A run of records:
— begin —

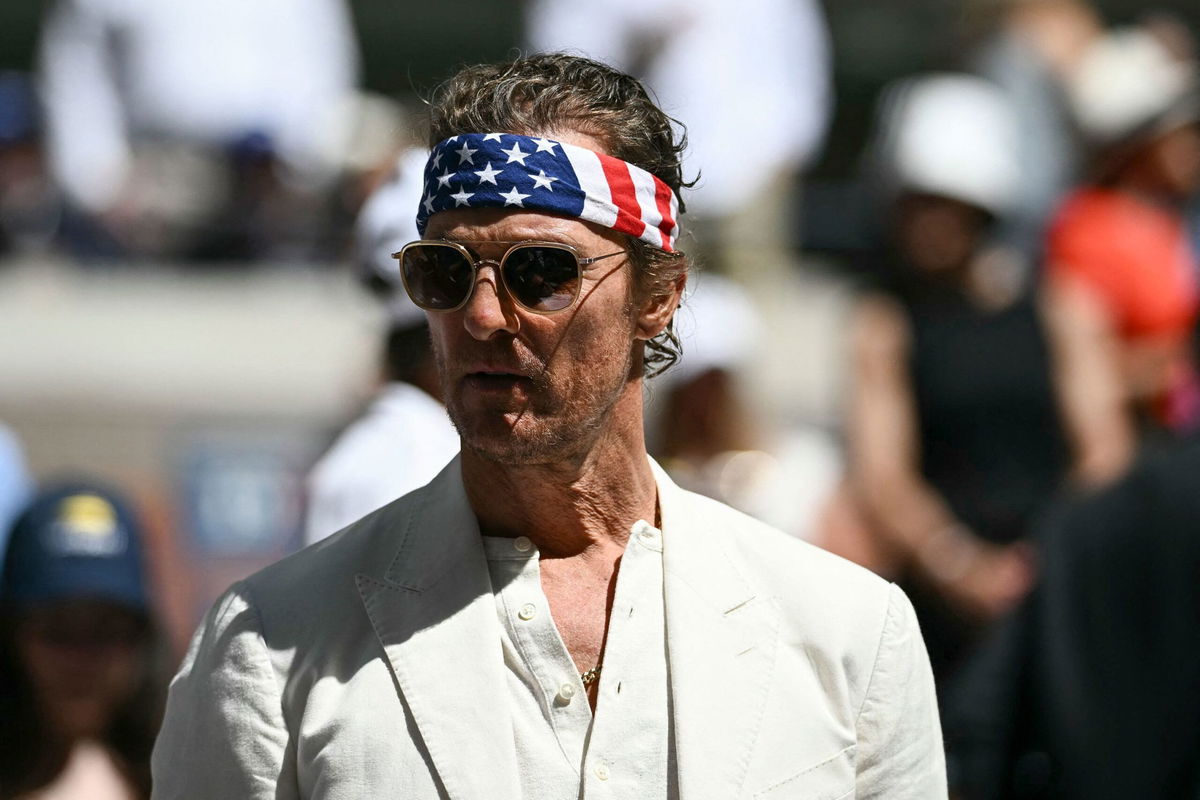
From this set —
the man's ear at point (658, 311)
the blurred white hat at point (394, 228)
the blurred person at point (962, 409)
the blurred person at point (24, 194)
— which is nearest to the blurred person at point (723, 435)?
the blurred person at point (962, 409)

— end —

What is required: Copy all of the rows above word for word, leaving out the pictures.

Answer for the task:
From this set —
the man's ear at point (658, 311)
the blurred white hat at point (394, 228)
the blurred person at point (962, 409)
the blurred person at point (24, 194)
— which is nearest to the blurred person at point (723, 435)?
the blurred person at point (962, 409)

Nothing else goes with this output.